The body keeps the score. The same is true of this brief.


By Deborah Copaken

If you’re disgusted, you might consider skipping the first section of Deborah Copaken’s “Ladyparts,” which describes bleeding from her vagina due to cuff dehiscence. Don’t bother to google this, but let’s just say it was a near-death experience that involved kidney-sized blood clots splashing across the floor, which she recovered in shock from a Tupperware container. (Copaken was a photographer before he was a writer; if the description doesn’t do that for you, it includes a photo as well.)

Is it sexist of me to be disgusted by such an image? Perhaps. We are subjected to bloody descriptions of men dying in war. But we feel that the shock effect of this first scene is part of the story – and that, perhaps, Copaken is waiting to call you out for not having been able to bear it.

“Ladyparts” uses female anatomy as a vehicle to detail how the author’s body has failed her, and society has objectified this, throughout her life. Which may sound as retro as the title in the post-genre world we live in, but as Copaken describes it, it’s an effort to overturn that old patriarchal frame. “By objectifying my own body into its various parts – minus the misogyny – I could provide a useful microscope through which to contemplate the immensity of a lifetime,” she writes.

It is an intelligent organizing principle. But to group all aspects of a life into anatomical categories can seem overwhelming, as Copaken veers among catastrophic illnesses, the “death spiral” of her marriage, independent writing, an imploding media landscape, shortcomings. from Medicare, sexual harassment, Eastern Welfare, the death of his father, the Black Lives Matter protests and, ultimately, Covid.

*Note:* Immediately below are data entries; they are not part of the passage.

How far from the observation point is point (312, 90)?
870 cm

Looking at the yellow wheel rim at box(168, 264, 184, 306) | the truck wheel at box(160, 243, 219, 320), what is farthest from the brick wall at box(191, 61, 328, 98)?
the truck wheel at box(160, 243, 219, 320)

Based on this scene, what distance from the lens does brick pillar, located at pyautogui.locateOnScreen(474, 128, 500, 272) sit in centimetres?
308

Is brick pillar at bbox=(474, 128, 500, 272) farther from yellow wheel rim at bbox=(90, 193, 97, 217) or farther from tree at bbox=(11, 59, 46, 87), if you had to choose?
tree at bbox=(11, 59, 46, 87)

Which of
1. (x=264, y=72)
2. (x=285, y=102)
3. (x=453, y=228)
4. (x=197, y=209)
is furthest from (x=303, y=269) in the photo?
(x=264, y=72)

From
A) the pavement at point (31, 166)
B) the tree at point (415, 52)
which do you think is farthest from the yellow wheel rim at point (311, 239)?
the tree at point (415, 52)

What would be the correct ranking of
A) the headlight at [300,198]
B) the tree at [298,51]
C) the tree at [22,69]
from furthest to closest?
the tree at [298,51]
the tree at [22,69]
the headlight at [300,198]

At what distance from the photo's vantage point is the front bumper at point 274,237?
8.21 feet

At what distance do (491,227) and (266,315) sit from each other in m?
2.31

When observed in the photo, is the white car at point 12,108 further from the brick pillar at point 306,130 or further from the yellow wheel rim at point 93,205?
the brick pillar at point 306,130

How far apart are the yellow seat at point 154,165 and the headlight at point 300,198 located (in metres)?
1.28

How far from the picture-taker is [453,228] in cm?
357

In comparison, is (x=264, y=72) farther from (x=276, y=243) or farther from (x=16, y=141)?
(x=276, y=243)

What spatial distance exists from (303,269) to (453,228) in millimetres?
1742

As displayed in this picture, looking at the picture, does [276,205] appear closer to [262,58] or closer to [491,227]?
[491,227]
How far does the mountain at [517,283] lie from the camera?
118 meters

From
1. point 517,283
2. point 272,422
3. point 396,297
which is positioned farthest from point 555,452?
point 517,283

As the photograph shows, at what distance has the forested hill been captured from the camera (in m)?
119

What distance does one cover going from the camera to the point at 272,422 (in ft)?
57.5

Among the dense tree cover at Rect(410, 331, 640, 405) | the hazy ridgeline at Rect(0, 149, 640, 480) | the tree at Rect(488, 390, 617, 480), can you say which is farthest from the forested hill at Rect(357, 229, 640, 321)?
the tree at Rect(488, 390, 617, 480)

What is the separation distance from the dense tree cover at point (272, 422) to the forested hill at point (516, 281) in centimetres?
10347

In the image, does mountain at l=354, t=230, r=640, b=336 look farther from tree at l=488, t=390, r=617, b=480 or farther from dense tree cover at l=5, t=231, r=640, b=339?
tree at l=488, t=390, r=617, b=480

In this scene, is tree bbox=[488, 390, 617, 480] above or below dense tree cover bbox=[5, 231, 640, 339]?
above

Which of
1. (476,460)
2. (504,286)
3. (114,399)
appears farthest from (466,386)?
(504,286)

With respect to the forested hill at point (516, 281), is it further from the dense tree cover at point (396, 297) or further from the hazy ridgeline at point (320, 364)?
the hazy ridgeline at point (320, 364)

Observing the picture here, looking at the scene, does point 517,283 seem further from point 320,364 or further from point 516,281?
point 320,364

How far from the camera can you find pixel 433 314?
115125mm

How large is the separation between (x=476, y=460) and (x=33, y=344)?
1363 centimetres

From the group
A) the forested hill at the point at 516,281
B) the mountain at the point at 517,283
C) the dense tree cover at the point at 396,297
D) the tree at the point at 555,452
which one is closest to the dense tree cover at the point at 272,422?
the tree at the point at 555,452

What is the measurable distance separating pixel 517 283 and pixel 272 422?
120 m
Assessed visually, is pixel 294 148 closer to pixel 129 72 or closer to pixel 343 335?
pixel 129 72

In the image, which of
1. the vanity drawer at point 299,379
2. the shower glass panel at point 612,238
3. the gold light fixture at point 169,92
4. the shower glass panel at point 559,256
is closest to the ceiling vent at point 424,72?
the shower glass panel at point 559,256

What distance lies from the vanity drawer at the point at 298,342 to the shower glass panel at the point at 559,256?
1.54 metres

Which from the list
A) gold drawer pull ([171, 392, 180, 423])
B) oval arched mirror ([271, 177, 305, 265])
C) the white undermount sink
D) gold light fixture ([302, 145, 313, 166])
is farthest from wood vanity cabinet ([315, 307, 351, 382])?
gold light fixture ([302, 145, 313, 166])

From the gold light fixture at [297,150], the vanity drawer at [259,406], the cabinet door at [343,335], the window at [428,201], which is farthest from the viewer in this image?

In a section called “Uterus”, she describes the removal of her own a few days after losing a mentor and “surrogate mother,” writer Nora Ephron, and at “the exact hour” her teenage daughter had her babies. rules for the first time. In “Breast”, she discovers a bump as she drives her son to college, the day her ex-husband left the family home and at a time when she had no health insurance. “Heart” describes the palpitations that occur as she struggles to financially support her family. “Cervix” explores the removal of her lower uterus as she dates again, while trying to decipher Tinder’s new rules (and language).

There’s free admission everywhere, though: with anecdotes that only serve to highlight the presence of semi-famous friends and an entire chapter devoted to expressing past grudges against those who have declined, sometimes sexistically, the job. past of Copaken.

And names. So many names. Ephron, to whom are devoted three chapters and a dedication; Darren Star, her frequent dinner companion on the show “Emily in Paris” of which she would become a writer (although they had a credit quarrel); Meg Wolitzer, a close friend; Malcolm Gladwell, who once wrote a portrait of his father in The New Yorker; Lena Dunham and Natasha Leon, with whom she shares Ephron as a mentor.

There is no doubt that Copaken has led an interesting life and has faced more than his share of health issues. She’s also struggled financially, and discusses with refreshing honesty – and dollar amounts – the often opaque finances of independent journalism.

But after nearly 500 pages, a reader may wonder what this book is meant to be. Is it an exploration of the hardships of being a woman today, an approach to the medical industry that doesn’t take women’s pain seriously, or is it an overkill to prove its worth?

It’s all of those things, but the latter undermines the former.